Under/Over Rolls

D&D attributes are a curious beast insofar as they come in two parts; a smaller number that actually gets used most of the time, and the 3-18 rating from which it is derived. This would make sense if attributes routinely went up in value, making the large number a kind of XP value for the smaller one, but – at least in earlier editions – they don’t.

Dice spilling from a glass bottle.

d20 Under Attribute

When writing a clone or heartbreaker there’s an incentive to jettison one or the other. SEACAT reduces attributes to modifiers. The Black Hack ditches modifiers and has players roll d20 under their attribute.

The latter always appealed to me; it’s such a simple mechanic, and has a clear probability, second only to a percentile roll. No bell curve, no arithmetic, just compare one number to another.

But this meant that monsters in the Black Hack have no variation in AC. Worse, if a monster is higher or lower level than you, it applies a penalty or bonus to the roll. So in a party of mixed-level PCs the clarity of “roll under your STR” is quickly lost.

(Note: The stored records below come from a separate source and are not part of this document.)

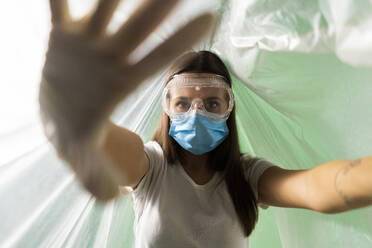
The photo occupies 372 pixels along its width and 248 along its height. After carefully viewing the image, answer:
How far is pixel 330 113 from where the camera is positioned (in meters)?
0.74

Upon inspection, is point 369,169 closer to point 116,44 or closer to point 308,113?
point 308,113

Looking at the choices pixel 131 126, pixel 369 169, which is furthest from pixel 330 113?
pixel 131 126

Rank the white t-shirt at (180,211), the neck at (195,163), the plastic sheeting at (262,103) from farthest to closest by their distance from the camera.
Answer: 1. the neck at (195,163)
2. the white t-shirt at (180,211)
3. the plastic sheeting at (262,103)

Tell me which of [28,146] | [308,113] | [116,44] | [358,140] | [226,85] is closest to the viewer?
[116,44]

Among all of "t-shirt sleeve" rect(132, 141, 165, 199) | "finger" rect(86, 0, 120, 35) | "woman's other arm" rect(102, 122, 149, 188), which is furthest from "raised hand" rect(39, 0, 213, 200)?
"t-shirt sleeve" rect(132, 141, 165, 199)

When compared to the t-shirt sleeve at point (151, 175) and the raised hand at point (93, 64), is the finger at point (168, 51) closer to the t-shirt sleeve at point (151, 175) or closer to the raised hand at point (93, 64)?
the raised hand at point (93, 64)

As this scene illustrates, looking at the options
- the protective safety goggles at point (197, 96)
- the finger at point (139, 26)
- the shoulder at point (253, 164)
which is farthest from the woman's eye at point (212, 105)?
the finger at point (139, 26)

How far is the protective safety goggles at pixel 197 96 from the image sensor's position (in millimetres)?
875

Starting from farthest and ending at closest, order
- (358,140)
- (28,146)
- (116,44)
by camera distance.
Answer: (358,140)
(28,146)
(116,44)

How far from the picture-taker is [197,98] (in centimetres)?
87

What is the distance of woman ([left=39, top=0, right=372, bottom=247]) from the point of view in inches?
16.9

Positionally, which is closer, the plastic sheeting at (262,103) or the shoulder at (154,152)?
the plastic sheeting at (262,103)

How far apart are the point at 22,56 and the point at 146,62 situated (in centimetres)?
24

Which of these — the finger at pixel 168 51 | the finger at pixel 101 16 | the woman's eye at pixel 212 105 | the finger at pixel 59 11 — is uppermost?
the finger at pixel 59 11
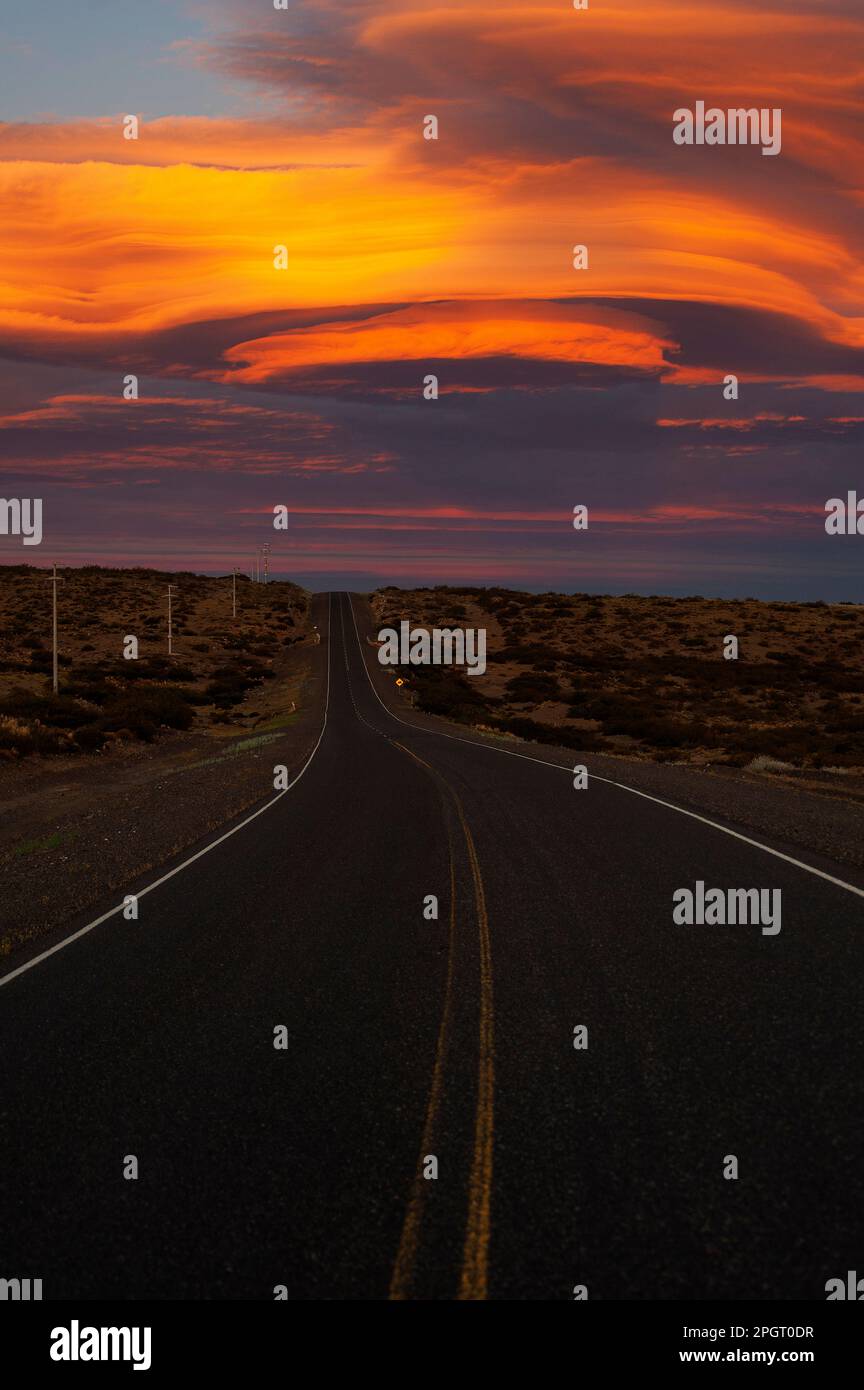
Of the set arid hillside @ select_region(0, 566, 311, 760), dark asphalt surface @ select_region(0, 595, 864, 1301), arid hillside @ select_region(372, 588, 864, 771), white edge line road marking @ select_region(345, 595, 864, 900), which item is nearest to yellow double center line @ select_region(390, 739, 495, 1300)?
dark asphalt surface @ select_region(0, 595, 864, 1301)

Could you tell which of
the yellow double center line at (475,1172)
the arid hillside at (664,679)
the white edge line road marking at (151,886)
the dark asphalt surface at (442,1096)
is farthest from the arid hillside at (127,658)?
the yellow double center line at (475,1172)

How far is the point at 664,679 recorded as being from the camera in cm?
6681

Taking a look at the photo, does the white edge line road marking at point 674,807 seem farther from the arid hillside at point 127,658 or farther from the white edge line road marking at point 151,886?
the arid hillside at point 127,658

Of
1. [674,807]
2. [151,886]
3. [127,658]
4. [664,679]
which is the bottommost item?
[151,886]

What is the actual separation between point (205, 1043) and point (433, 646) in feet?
276

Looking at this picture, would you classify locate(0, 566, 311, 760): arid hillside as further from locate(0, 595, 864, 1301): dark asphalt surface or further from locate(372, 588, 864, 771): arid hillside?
locate(0, 595, 864, 1301): dark asphalt surface

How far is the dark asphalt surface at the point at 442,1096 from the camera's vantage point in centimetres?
477

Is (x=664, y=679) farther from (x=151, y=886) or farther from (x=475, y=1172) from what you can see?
(x=475, y=1172)

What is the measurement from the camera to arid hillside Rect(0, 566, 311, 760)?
40656mm

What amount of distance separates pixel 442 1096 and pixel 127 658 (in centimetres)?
6819

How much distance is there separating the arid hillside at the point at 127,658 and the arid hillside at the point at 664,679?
14137mm

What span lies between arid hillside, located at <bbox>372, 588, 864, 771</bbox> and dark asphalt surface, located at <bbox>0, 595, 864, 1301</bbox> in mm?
21922

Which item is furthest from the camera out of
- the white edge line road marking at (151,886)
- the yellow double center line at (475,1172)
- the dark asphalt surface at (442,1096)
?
the white edge line road marking at (151,886)

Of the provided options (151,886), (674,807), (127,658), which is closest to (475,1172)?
(151,886)
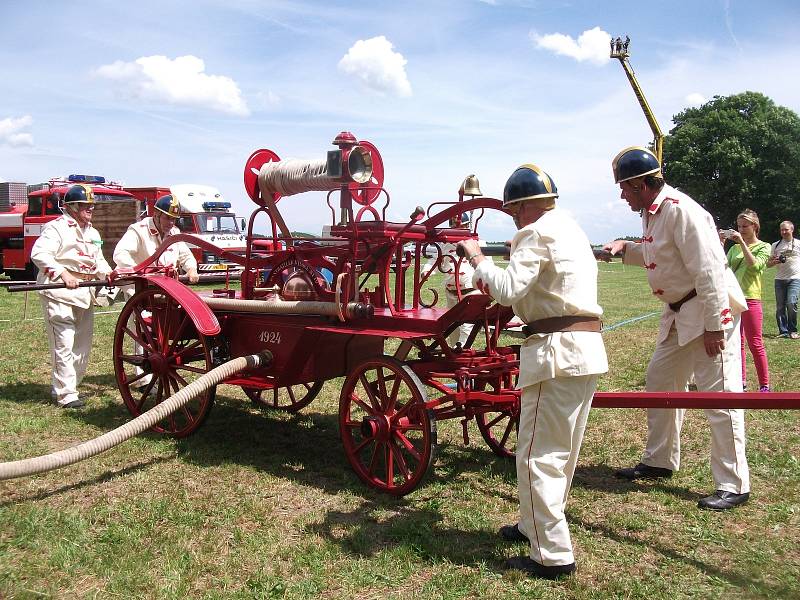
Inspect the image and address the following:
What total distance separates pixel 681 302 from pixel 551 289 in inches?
55.0

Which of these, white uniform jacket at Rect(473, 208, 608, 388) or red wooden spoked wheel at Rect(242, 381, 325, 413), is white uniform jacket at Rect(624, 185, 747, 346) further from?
red wooden spoked wheel at Rect(242, 381, 325, 413)

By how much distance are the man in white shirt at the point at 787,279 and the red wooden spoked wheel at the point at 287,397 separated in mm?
7741

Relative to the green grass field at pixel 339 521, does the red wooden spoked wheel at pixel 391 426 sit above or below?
above

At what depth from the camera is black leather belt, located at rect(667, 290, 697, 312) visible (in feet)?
13.8

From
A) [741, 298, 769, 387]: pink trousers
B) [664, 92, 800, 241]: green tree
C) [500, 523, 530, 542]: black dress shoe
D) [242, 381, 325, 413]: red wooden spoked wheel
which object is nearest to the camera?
[500, 523, 530, 542]: black dress shoe

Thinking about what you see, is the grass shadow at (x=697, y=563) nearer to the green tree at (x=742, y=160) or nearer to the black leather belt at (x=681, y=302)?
the black leather belt at (x=681, y=302)

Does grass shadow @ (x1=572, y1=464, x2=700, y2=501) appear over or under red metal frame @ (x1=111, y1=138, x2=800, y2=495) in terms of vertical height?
under

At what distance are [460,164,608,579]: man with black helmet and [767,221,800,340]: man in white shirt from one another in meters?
8.81

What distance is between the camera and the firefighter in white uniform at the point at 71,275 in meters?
6.34

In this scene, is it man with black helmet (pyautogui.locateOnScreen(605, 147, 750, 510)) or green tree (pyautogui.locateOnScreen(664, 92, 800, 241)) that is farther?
green tree (pyautogui.locateOnScreen(664, 92, 800, 241))

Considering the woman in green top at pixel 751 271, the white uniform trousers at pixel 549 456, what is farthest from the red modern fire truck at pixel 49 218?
the white uniform trousers at pixel 549 456

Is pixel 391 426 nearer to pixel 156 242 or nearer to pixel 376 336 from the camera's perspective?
pixel 376 336

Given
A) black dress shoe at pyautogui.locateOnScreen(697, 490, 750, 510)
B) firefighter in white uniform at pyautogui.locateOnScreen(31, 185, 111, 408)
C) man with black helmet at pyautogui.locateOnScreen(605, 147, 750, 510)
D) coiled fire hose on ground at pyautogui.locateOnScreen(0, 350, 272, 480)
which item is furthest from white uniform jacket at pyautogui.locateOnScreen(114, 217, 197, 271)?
black dress shoe at pyautogui.locateOnScreen(697, 490, 750, 510)

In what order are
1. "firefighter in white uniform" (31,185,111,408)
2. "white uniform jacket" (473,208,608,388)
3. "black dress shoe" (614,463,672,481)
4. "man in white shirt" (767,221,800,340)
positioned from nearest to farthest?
"white uniform jacket" (473,208,608,388) → "black dress shoe" (614,463,672,481) → "firefighter in white uniform" (31,185,111,408) → "man in white shirt" (767,221,800,340)
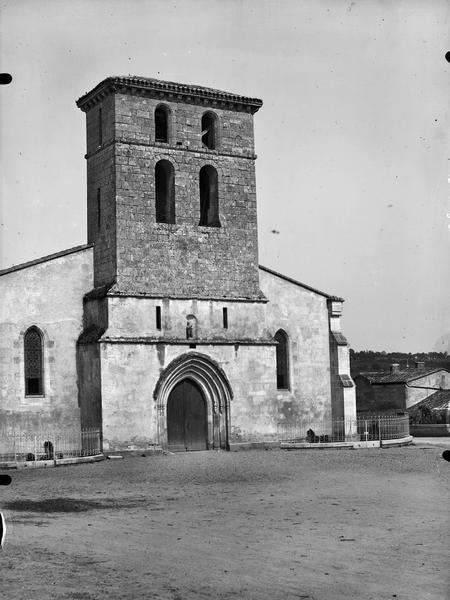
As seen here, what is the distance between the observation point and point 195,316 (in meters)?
34.3

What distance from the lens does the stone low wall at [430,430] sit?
49.7 metres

These modifiers apply to everything, including sneaking, deception, intimidation – this kind of unvaried level-based difficulty makes it feel pointless coming up with alternative approaches to a situation, since the difficulty is always going to be about the same.

Under/Over

The first thing I did was to throw out the level difference modifier and introduce a difficulty mechanic. Since one point of AC is worth 5% on the hit roll, and 1 HD increases a monster’s accuracy by roughly the same amount, I simply made AC ascending 1-10 and said “to hit you must roll within your STR and over the target’s AC.”

Defense rolls, player-side and made on DEX in the Black Hack, roll directly against HD. Eventually I made player AC start at 9 and ascend based on armour.

This was easy to abstract into a general difficulty system. Thief skills such as ‘climb sheer walls’ have a base difficulty of 7, meaning a DEX 10 average PC will have a 20% chance of success (as well as having higher DEX on average, thieves get a discount.) A saving throw is a test against 2 (Poison) 6 (Spells) or 4 (anything else.) Monster saving throws are caster's INT vs monster's HD modified by the save type.

I kept 1s & 20s as critical failure and success, because rolling a 20 is just more fun than rolling a 1. This had some interesting consequences in terms of what the different numbers on the die represent.

🟥 🟥 🟥 🟩 🟩 🟩 🟩 🟩 🟩 🟩 🟩 🟥 🟥 🟥 🟥 🟥 🟥 🟥
1 2 3 4 5 6 7 8 9 10 11 12 13 14 15 16 17 18 19 20

Here we have an attribute of 12 and a difficulty of 4. Odds of success are 40%.

What does it mean to roll a 3 here? If it's a hit roll, you know that you've failed specifically because you hit your target's armour. If it's a defense roll, you failed because of the ferocity of the monster. Conversely a 14 would mean your attack missed, or you were unable to evade your foe’s attack, and your armour wasn’t hard enough to deflect it.

The height of the roll might imply a degree of in-the-moment aggression and (over)confidence: Too timid and your efforts will be shrugged off, too bold and you'll exceed your own ability.

And the 20, being unaffected by skill, represents luck – perhaps you overextended – but you did so exactly when your opponent was off guard.

This information can be useful. For example, if you're firing into melee – a 3 is safe – your arrow has struck your foe's armour and isn't going anywhere. A roll of 15, however, is a shot that has gone wild, and might hit an ally. Since most such misses are going to be in the 9-19 range, which is the same range as PC AC, I simply compare the number directly to the AC of an ally to check for friendly fire, with no more rolls made.

Pros & Cons

It's slightly counter-intuitive. “Roll high/low” is easy to grasp; “aim for the middle” or “roll as high as you can without going over” not so much. But players are making so many of these rolls they soon get used to it, and the advantage is that, only having to compare three numbers, they're very quick.

These rolls handle penalties well enough – you can just pump up the difficulty until the roll is 20-or-nothing.

But they don’t like bonuses at all. At best they ruin the nice clean mathless roll. At worst, the bonus causes the attribute to exceed 19 and what do you do then? Wrap around and reduce difficulty instead?

So I've had to be creative in avoiding positive modifiers – relying heavily on the Advantage mechanic, or offering difficulty discounts instead.

Inspiration

This mechanic was inspired by, of all things, Mark Rein*Hagen’s lost Exile game, which featured percentile rolls with the degree of success being equal to the number on the tens die as long as you didn’t exceed your skill, and with particularly difficult tasks requiring a certain threshold of success to accomplish.

Concept sketch of a figure in green sci-fi armour.